§ Task description:
Below are some records. Pull every line that contains the word "camera".

§ Recorded data:
━━━━━━

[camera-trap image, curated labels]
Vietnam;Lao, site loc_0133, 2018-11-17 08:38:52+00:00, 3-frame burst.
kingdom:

━━━━━━

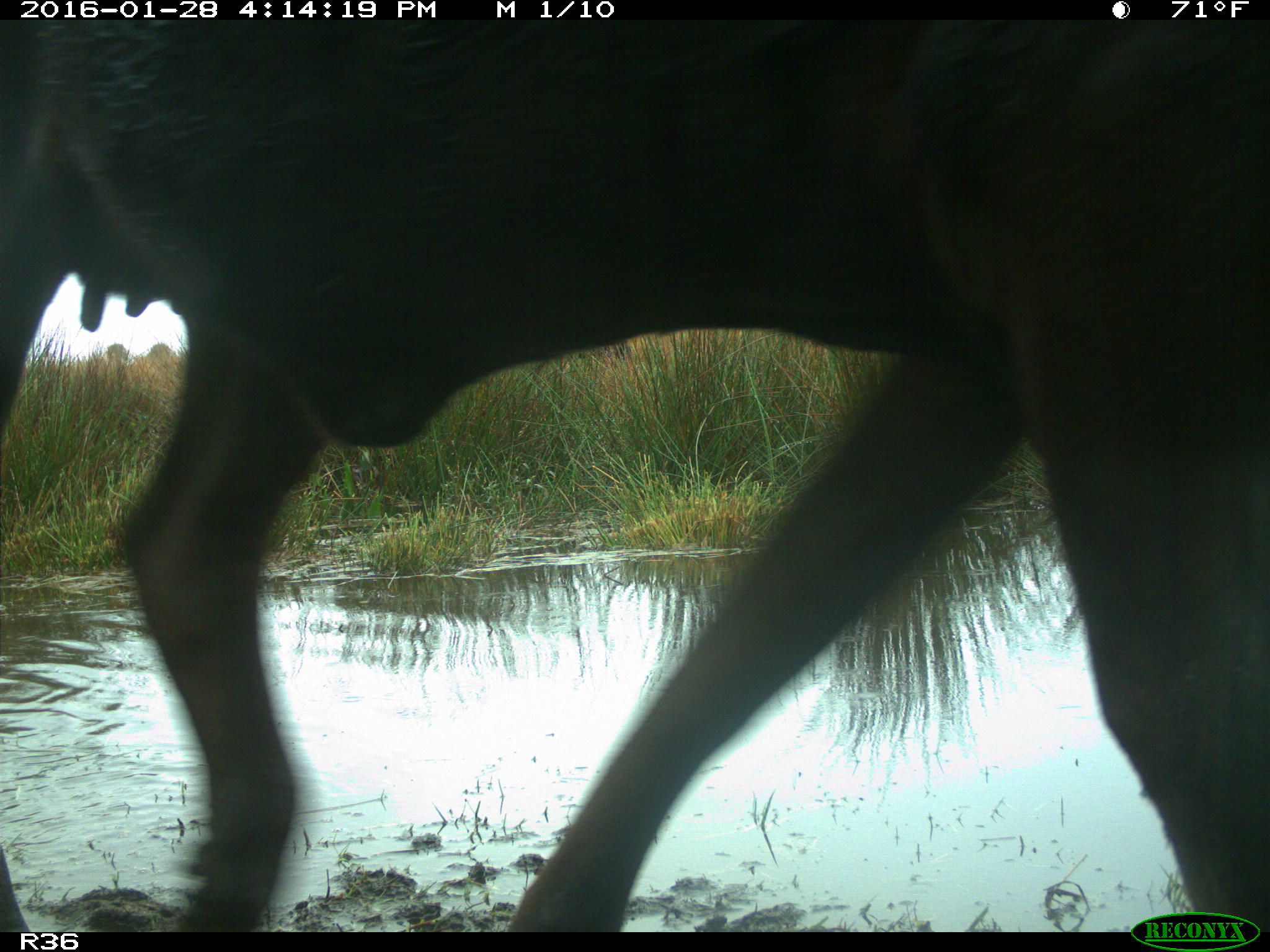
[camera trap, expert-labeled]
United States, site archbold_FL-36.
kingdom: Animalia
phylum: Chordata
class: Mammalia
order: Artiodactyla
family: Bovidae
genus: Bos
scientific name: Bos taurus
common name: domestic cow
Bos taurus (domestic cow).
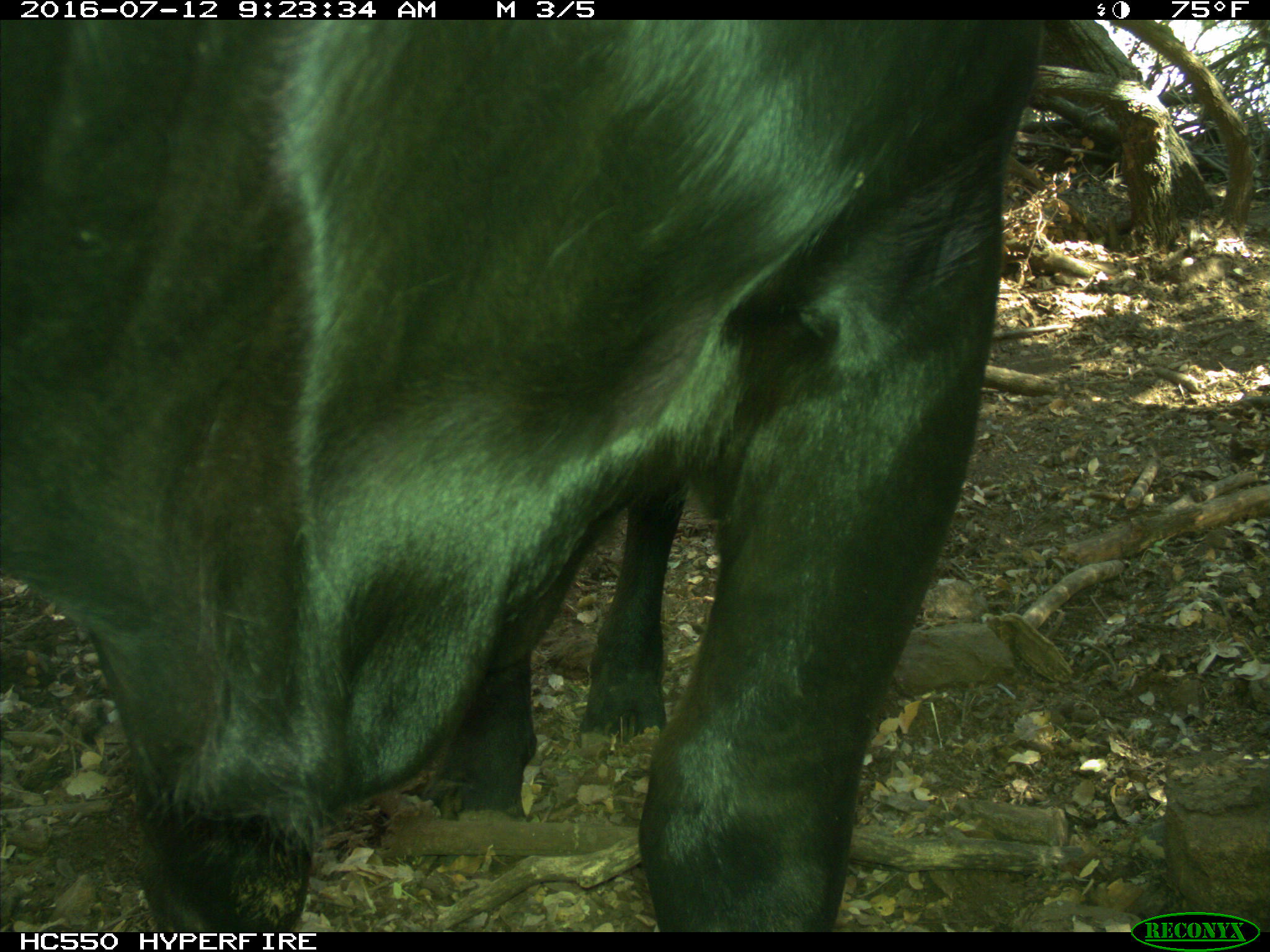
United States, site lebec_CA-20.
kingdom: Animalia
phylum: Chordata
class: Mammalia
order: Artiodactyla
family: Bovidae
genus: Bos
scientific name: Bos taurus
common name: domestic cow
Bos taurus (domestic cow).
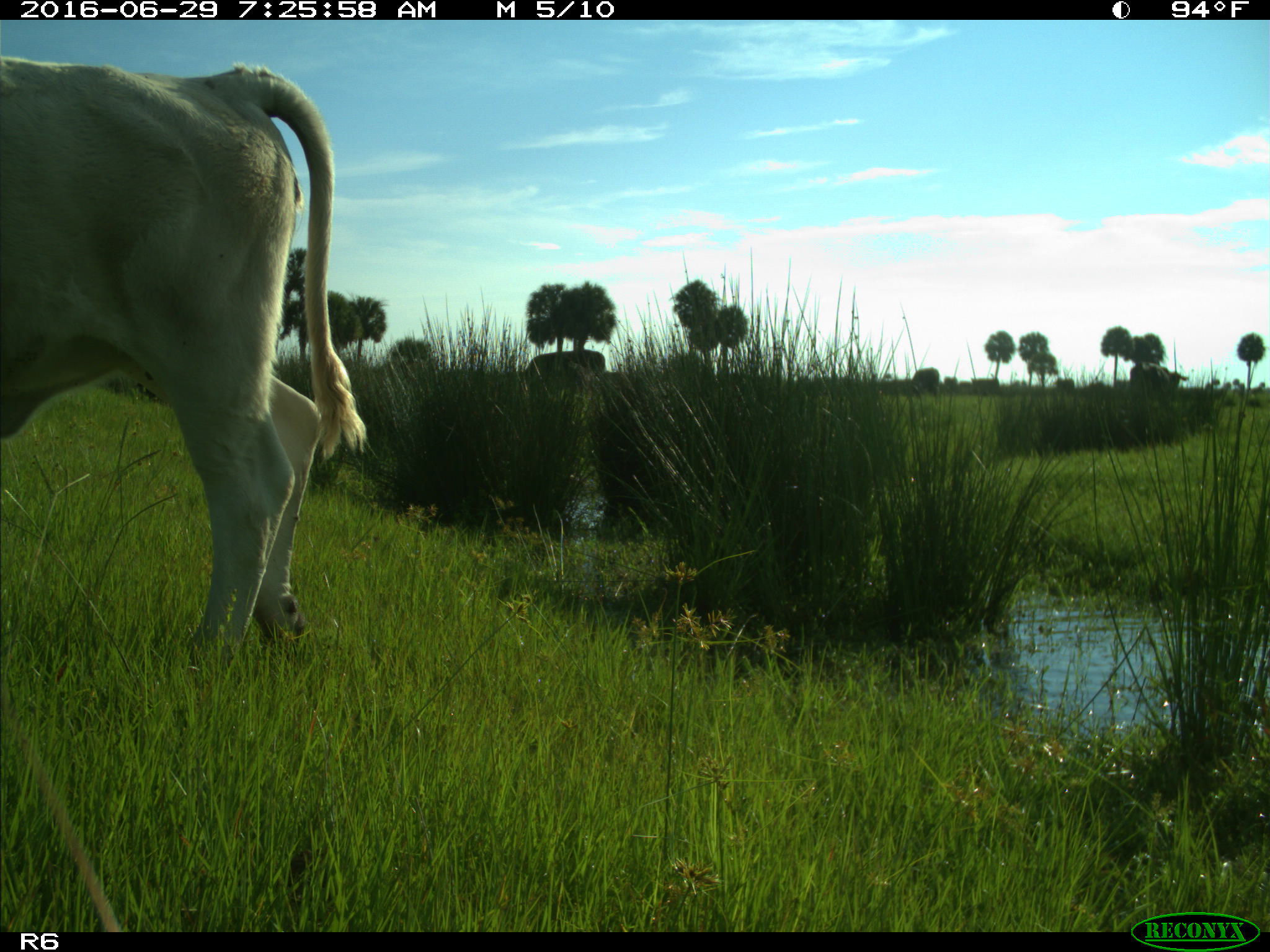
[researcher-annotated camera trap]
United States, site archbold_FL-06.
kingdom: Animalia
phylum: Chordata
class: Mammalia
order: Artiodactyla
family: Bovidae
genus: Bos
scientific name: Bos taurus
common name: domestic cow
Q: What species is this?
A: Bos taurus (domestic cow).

━━━━━━

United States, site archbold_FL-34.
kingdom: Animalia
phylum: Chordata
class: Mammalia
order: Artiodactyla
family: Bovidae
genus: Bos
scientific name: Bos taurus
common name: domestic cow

━━━━━━

§ Solution to this problem:
[camera-trap image, curated labels]
[camera trap, expert-labeled]
[researcher-annotated camera trap]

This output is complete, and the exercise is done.